Le chef de l'OMS a dit lundi vouloir continuer à travailler avec les Etats-Unis malgré l'annonce la semaine dernière par le président américain Donald Trump qu'il rompait les liens entre son pays et l'agence sanitaire de l'ONU. 

"Les contributions et la générosité du gouvernement et du peuple américains au profit de la santé mondiale pendant de nombreuses décennies ont été massives et ont apporté de grands bienfaits à la santé publique dans le monde", a déclaré Tedros Adhanom Ghebreyesus.

"L'OMS souhaite que cette collaboration se poursuive", a-t-il ajouté lors d'une conférence de presse virtuelle depuis Genève.

En pleine pandémie de nouveau coronavirus, Donald Trump, qui avait déjà suspendu la contribution financière accordée par son pays à l'OMS qu'il accuse de complaisance envers Pékin, a mis en exécution vendredi sa menace de couper les ponts avec l'agence onusienne.

Les Etats-Unis vont "rediriger ces fonds vers d'autres besoins de santé publique urgents et mondiaux qui le méritent", a-t-il déclaré à la presse.

Agence sanitaire des Nations unies, l'OMS est une institution multilatérale créée en 1948. Énorme machine de 7.000 employés présents dans le monde entier, son fonctionnement et ses missions sont tributaires des crédits accordés par ses États membres et les dons de bienfaiteurs privés.

Avec 893 millions de dollars apportés sur la période 2018/2019, soit environ 15% du budget de l'OMS, les Etats-Unis en sont le premier bailleur de fonds, devant la fondation Bill et Melinda Gates, premier contributeur privé, l'Alliance du vaccin Gavi, le Royaume-Uni et l'Allemagne, et loin devant la Chine et ses 86 millions.

La contribution américaine va essentiellement en Afrique et au Moyen-Orient. Environ un tiers de ces contributions co-finance les opérations de lutte contre les urgences sanitaires, le reste étant d'abord consacré aux programmes d'éradication de la poliomyélite, à l'amélioration de l'accès aux services de santé et à la prévention et la lutte contre les épidémies.

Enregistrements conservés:
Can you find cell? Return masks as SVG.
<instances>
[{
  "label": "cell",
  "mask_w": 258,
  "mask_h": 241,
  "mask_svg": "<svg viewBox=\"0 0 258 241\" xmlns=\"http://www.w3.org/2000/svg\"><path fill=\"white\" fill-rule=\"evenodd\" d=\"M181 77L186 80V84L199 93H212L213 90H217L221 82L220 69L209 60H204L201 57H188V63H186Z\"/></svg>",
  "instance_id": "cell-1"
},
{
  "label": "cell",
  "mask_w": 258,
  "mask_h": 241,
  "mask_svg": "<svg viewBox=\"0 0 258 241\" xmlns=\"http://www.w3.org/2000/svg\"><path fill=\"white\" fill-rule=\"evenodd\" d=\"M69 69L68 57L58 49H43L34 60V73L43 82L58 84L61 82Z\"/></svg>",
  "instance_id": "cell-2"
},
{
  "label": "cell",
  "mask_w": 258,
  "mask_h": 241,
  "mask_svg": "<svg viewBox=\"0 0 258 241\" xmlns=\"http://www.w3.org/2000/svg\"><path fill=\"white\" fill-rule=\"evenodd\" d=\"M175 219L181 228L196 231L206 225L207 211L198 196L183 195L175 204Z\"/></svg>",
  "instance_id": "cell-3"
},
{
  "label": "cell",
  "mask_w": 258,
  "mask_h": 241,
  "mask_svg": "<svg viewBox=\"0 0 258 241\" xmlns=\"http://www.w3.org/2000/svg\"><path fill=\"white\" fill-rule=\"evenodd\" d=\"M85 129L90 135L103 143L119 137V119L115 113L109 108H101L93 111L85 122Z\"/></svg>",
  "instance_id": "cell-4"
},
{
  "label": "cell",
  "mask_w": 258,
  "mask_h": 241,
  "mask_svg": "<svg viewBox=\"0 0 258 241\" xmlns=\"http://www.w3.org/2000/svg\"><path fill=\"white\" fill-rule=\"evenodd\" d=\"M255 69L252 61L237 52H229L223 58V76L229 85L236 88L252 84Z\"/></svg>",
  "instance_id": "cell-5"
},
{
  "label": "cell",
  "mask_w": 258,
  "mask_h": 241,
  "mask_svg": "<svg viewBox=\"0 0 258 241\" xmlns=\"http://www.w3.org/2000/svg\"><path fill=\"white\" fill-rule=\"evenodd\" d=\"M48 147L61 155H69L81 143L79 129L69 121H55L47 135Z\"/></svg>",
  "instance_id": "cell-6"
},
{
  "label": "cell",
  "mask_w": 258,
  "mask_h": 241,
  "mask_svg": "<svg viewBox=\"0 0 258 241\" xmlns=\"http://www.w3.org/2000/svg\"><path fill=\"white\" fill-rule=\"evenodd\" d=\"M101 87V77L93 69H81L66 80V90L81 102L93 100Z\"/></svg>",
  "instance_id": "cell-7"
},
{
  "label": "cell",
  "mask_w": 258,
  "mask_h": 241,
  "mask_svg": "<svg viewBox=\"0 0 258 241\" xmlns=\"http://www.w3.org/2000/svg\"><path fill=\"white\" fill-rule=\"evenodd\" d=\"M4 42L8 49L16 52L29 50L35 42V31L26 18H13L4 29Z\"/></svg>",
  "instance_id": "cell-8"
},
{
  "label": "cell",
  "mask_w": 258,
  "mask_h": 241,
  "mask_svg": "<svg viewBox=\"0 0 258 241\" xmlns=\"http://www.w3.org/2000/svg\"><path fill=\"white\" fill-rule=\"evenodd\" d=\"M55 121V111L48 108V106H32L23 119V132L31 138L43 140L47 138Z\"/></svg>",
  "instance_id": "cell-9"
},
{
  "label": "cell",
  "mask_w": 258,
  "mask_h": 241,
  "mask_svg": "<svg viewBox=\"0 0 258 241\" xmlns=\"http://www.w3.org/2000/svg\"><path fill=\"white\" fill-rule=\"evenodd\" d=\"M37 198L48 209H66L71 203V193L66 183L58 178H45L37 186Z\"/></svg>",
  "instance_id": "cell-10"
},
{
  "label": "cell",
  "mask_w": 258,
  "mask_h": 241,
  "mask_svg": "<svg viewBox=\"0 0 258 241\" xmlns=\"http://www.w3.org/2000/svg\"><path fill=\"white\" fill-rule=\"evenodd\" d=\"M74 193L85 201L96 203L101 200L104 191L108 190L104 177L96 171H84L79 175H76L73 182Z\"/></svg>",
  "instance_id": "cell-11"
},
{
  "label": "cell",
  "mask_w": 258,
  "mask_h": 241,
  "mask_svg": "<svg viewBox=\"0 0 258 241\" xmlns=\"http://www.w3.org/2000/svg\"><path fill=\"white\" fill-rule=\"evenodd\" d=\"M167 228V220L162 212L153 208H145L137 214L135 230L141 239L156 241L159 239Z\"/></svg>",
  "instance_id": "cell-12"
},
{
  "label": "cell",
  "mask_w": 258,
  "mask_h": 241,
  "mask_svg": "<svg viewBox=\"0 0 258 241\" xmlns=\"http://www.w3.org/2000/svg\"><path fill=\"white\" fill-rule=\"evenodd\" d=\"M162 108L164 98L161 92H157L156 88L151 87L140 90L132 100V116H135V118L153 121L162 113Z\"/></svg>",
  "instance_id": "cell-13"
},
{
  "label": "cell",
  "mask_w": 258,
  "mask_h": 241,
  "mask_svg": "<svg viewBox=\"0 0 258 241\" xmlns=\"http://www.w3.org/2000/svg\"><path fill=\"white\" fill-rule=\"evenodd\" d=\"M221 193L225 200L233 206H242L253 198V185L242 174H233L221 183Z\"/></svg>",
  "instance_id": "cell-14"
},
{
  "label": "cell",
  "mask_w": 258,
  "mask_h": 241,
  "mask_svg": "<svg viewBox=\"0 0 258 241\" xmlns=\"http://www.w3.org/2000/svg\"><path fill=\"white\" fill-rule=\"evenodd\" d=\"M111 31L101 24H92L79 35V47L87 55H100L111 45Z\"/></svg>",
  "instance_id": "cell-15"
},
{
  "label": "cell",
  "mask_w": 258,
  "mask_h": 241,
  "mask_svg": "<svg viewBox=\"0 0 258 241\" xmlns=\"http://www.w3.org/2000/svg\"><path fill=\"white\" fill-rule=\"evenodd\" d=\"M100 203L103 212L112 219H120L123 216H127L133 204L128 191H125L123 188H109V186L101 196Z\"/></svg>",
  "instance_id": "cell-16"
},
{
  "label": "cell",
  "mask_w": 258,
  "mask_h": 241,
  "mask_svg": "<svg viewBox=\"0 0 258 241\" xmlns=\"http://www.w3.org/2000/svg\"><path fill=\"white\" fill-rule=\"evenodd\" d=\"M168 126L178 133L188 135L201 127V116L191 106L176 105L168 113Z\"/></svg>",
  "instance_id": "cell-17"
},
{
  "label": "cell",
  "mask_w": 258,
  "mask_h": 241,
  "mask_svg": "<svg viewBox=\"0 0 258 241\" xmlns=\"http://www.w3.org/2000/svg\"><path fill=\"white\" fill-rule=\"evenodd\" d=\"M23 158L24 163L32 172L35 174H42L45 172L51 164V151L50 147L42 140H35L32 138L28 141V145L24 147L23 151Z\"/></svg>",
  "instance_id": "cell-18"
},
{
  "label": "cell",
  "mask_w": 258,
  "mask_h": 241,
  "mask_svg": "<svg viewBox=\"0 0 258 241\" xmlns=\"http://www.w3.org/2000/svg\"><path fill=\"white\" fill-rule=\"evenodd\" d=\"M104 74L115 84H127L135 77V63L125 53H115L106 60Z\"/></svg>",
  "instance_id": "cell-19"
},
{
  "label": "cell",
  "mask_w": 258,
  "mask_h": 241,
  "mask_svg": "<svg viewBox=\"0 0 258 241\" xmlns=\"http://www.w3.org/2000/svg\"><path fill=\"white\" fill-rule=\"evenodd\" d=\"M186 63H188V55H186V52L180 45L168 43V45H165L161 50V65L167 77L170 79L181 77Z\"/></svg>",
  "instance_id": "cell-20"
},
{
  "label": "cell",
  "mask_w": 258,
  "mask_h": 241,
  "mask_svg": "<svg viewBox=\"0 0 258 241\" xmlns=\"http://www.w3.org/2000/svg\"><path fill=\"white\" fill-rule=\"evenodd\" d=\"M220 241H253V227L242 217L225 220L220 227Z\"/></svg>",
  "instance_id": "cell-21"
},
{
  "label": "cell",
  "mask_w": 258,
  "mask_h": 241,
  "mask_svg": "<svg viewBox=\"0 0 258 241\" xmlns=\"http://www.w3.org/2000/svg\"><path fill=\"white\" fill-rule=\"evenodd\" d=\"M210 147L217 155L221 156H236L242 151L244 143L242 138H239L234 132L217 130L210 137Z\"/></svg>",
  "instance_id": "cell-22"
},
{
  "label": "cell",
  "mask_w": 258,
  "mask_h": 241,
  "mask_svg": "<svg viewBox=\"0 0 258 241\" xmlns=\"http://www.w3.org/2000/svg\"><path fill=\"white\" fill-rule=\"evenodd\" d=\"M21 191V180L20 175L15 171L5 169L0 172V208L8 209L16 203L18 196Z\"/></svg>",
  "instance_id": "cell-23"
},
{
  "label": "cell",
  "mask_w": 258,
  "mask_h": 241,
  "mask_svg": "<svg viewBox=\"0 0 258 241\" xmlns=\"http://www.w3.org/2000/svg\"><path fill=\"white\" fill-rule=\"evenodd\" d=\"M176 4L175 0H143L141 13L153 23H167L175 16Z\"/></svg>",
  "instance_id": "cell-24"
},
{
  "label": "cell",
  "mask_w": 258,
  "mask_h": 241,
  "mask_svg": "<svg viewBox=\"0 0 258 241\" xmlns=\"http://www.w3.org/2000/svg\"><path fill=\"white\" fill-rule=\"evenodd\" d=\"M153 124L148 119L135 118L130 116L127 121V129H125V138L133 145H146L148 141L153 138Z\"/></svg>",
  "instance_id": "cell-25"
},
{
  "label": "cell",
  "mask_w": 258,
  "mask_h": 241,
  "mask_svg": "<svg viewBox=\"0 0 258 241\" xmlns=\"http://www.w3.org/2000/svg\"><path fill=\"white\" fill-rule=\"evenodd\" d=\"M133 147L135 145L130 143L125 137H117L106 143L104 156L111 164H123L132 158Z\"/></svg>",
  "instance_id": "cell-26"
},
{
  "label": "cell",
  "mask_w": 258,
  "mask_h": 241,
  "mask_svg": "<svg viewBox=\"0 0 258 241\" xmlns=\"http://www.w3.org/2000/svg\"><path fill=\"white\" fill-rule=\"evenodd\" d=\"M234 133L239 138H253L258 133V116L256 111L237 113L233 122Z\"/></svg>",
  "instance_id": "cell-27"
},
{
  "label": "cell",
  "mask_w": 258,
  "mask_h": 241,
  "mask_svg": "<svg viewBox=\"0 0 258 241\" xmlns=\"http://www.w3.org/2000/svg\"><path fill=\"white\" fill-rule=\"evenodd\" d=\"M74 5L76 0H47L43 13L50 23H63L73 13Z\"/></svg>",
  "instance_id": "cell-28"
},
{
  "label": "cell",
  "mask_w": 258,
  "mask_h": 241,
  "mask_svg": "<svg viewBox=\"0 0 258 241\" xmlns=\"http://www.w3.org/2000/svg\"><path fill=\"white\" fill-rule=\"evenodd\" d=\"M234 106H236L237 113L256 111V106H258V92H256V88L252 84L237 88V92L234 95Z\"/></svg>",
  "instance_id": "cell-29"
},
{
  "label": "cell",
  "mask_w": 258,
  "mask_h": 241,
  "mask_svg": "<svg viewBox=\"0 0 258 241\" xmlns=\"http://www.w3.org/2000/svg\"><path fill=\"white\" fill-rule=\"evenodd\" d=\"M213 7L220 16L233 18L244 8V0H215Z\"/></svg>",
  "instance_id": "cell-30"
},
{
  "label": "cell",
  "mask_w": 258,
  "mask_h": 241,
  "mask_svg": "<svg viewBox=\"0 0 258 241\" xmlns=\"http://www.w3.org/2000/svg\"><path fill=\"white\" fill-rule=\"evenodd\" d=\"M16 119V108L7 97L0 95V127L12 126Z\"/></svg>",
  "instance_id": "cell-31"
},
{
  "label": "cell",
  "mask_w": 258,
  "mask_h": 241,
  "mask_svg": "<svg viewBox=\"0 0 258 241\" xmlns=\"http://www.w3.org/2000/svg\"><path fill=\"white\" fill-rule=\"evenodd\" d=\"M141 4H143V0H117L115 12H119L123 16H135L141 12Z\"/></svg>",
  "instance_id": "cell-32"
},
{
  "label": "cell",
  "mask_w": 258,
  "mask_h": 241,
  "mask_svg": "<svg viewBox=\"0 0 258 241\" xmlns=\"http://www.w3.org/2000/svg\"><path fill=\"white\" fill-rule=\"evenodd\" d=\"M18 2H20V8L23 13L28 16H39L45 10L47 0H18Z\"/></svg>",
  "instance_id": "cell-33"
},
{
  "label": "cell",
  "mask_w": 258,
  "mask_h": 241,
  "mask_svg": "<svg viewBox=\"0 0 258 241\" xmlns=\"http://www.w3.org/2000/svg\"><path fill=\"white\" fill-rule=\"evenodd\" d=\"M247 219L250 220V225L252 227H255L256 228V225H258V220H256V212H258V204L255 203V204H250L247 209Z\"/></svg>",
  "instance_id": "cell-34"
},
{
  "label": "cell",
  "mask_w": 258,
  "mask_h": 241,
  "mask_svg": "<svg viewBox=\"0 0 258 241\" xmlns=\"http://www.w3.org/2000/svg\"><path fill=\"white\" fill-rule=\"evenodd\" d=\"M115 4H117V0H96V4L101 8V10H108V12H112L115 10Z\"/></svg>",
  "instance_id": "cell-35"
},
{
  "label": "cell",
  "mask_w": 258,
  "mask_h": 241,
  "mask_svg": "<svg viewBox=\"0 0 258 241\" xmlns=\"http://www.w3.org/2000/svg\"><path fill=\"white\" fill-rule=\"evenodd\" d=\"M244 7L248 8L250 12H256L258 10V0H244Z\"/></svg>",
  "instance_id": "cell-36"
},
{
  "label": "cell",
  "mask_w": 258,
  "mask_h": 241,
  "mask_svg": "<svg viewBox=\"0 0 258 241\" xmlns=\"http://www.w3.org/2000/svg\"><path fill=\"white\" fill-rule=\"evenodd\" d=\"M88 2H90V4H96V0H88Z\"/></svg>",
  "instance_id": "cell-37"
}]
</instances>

**ACTIVITÉ:**
Reproduisez à l'identique le passage de l'article sur l'OMS et les États-Unis, en commençant par « Les Etats-Unis vont » et en allant jusqu'à « de bienfaiteurs privés. ».

**SOLUTION PROPOSÉE:**
Les Etats-Unis vont "rediriger ces fonds vers d'autres besoins de santé publique urgents et mondiaux qui le méritent", a-t-il déclaré à la presse.

Agence sanitaire des Nations unies, l'OMS est une institution multilatérale créée en 1948. Énorme machine de 7.000 employés présents dans le monde entier, son fonctionnement et ses missions sont tributaires des crédits accordés par ses États membres et les dons de bienfaiteurs privés.